Scotland

Scottish Labour councils blast budget deal

George Square, Glasgow
Image caption Glasgow City Council believes the council tax freeze will cost it £8bn

The leader of Scotland's largest council has warned that it will have to save an extra £13m next year.

Scotland's two largest Labour councils have both condemned the deal Finance Secretary John Swinney is offering local government.

Glasgow City Council said it now expects to have to find £55m worth of cuts and savings next year.

A Scottish government spokesman said: "This is a challenging but fair settlement to local government."

He said the government was dealing with "exceptional economic circumstances".

"There are funding constraints right across the public sector because of cuts from Westminster, yet throughout the Spending Review local government will receive a larger share of the funds controlled by the Scottish government, including business rates, than the position inherited in 2007-08," he said.

"We will continue to work - in partnership - on the agreed approach to joint priorities between national and local government."

Trams project

Glasgow Council leader Gordon Matheson said: "How Mr Swinney can look a Glaswegian in the eye and tell them this spending review delivers a fair deal for this city I do not know."

Mr Matheson also condemned the government for continuing with the council tax freeze without making any money available to councils to pay for it.

He said this would leave another gap of nearly £8m in the city's finances.

Mr Matheson said: "Mr Swinney says he wants capital spending to be the engine of economic growth. How then can he justify taking millions of pounds from the city that is the powerhouse of the Scottish economy in order to bail out a failed trams project in Edinburgh?"

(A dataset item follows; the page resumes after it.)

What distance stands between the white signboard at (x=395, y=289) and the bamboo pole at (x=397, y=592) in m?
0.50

"This city will be another £13m worse off - on top of the £42m we have already had to save in next year's budget - thanks to Mr Swinney's decision to bail out Edinburgh and take money from Glasgow to pay for the Forth Road Bridge.

Partnership

Meanwhile, North Lanarkshire Council has denied that there is a partnership between central and local government.

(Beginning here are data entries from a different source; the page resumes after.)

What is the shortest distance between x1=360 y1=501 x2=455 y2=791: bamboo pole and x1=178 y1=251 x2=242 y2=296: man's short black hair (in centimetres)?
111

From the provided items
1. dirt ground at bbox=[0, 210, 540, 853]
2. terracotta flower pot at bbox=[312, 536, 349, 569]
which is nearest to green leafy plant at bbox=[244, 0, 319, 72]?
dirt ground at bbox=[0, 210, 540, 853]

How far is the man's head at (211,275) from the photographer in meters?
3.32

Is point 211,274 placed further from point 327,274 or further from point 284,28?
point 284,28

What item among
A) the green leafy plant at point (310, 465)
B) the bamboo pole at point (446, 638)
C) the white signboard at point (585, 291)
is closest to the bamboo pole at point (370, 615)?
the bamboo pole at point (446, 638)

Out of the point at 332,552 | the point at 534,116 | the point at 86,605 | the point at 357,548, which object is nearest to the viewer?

North Lanarkshire Council's leader Jim McCabe, who is also the leader of the Labour group at the council umbrella body Cosla, said there was no partnership between the Scottish government and local government as a whole.

He said: "Mr Swinney is fond of talking about continuing to work in partnership with local government. The simple truth is that, at present, there is no partnership.

"He claims to have agreed an approach to delivering joint priorities with the Cosla leadership; there is no such agreement. What we have had are some discussions on certain proposals. These discussions are nowhere near a conclusion because there is no clarity.

"For example, one proposal is that local authorities will use their prudential borrowing powers to fund major capital works, with that borrowing being refunded by the Scottish Government when it has powers to do so."

"But there is no clarity on key issues. Will the Government commit to refunding not just the borrowing but the deposit and interest accrued on that borrowing? Will the slack in financing left by authorities who are unable to borrow be expected to be picked up by councils like my own? Will North Lanarkshire be expected to borrow to finance projects in other parts of the country, like the Aberdeen by-pass, which are of little or no benefit to the communities we serve?"

'Unhelpful spin'

Crucially, neither council leader has publicly threatened to reject the government's objective of freezing the council tax again next year as part of a plan to freeze it for the entire length of this parliament.

In practice, if a council raised the council tax they would lose money from the government meaning the increase would have to be even greater.

Mr McCabe's comments were echoed by Cosla itself which accused the government of putting "an unhelpful level of spin" on their discussions.

Cosla's finance spokesman Councillor Kevin Keenan said: "There were talks held between our Political Group Leaders and the Government in advance of today's announcement. These were late in the day and the furthest we went during them, mainly due to the lack of detail forthcoming from Government, was that we indicated that we may be prepared to deliver on some of the issues that the Government wanted us to.

"There were no agreed priorities, we said that in order to maintain a partnership, there may be things that we would be prepared to do to a degree, but these are not joint priorities."